EXTRACT PROVIDED:

----

Most recently, President Trump, at a rally on Dec. 10 in Hershey, Pa., told the crowd “You have the worst district attorney,” referring to the Philadelphia D.A., roughly 95 miles east. “I’ve been hearing about this guy, he lets killers out almost immediately. You better get yourself a new prosecutor.”

Turning the decarceration movement into a 2020 campaign issue fits into Trump’s go-to strategy of inflaming divisive conflicts, especially those involving disputed rights — particularly those benefiting minorities — in order to activate racial resentment, to mobilize his core voters and to goad swing voters into lining up against the Democratic Party.

While Trump’s strategy was successful in 2016, it is by no means clear that this strategy will work as well in 2020.

A February 2019 paper, “Evaluating the Impacts of Eliminating Prosecutorial Requests for Cash Bail,” by Aurélie Ouss, professor of criminology at the University of Pennsylvania, and Megan Stevenson, a law professor at George Mason, examined the consequences of Philadelphia’s “no-cash-bail” policies.

----

DATASET ENTRIES:
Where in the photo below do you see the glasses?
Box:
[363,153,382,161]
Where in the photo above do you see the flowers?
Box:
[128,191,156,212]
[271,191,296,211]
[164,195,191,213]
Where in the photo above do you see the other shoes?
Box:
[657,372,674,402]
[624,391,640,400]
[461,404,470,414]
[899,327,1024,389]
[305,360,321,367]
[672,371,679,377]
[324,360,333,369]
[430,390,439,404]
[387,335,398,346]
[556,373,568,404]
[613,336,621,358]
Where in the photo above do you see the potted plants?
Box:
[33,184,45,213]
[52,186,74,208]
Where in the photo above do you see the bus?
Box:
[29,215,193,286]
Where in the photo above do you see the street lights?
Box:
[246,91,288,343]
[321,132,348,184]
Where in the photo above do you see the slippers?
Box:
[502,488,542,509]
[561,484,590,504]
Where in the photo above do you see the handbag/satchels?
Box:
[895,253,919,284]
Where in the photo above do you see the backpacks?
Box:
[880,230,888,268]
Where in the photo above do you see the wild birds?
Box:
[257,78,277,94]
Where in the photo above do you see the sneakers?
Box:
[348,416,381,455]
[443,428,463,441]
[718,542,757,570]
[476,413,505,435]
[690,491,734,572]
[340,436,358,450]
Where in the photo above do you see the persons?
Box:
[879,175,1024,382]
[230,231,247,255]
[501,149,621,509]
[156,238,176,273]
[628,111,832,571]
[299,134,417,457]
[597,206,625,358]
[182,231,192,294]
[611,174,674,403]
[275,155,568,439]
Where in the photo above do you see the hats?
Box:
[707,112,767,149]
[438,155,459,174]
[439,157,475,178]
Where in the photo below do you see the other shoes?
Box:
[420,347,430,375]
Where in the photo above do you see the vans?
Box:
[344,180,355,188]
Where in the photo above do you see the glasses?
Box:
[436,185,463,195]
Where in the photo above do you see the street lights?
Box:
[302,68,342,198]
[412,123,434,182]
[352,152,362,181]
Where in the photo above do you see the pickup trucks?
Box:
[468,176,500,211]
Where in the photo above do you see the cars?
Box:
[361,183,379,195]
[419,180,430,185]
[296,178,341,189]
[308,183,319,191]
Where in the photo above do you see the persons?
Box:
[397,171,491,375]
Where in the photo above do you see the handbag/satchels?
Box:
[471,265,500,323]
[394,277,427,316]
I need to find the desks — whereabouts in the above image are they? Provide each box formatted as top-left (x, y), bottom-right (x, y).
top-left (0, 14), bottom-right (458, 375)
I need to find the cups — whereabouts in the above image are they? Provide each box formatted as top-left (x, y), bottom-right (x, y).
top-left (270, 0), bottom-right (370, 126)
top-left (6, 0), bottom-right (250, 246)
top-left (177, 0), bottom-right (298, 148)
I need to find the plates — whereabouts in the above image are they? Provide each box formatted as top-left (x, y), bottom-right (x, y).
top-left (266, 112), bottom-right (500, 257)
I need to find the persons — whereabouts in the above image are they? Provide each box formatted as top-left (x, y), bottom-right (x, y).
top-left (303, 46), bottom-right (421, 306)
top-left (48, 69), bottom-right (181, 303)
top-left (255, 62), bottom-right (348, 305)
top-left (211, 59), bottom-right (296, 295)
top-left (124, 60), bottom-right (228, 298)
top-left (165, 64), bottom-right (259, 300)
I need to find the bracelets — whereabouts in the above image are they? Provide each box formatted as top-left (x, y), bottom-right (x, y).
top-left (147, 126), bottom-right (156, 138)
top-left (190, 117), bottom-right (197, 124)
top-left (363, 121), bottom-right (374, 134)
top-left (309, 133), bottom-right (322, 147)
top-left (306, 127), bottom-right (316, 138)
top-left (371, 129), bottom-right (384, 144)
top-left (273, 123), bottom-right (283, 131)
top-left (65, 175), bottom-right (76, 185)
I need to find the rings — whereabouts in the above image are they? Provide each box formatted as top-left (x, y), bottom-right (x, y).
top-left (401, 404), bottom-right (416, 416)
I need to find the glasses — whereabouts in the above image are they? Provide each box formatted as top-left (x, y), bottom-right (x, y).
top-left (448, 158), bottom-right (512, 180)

----

WHAT TO PRODUCE: Write out the passage about Trump's attack on Philadelphia's district attorney and the no-cash-bail study again, word for word.

SOLUTION TO THIS EXERCISE:
Most recently, President Trump, at a rally on Dec. 10 in Hershey, Pa., told the crowd “You have the worst district attorney,” referring to the Philadelphia D.A., roughly 95 miles east. “I’ve been hearing about this guy, he lets killers out almost immediately. You better get yourself a new prosecutor.”

Turning the decarceration movement into a 2020 campaign issue fits into Trump’s go-to strategy of inflaming divisive conflicts, especially those involving disputed rights — particularly those benefiting minorities — in order to activate racial resentment, to mobilize his core voters and to goad swing voters into lining up against the Democratic Party.

While Trump’s strategy was successful in 2016, it is by no means clear that this strategy will work as well in 2020.

A February 2019 paper, “Evaluating the Impacts of Eliminating Prosecutorial Requests for Cash Bail,” by Aurélie Ouss, professor of criminology at the University of Pennsylvania, and Megan Stevenson, a law professor at George Mason, examined the consequences of Philadelphia’s “no-cash-bail” policies.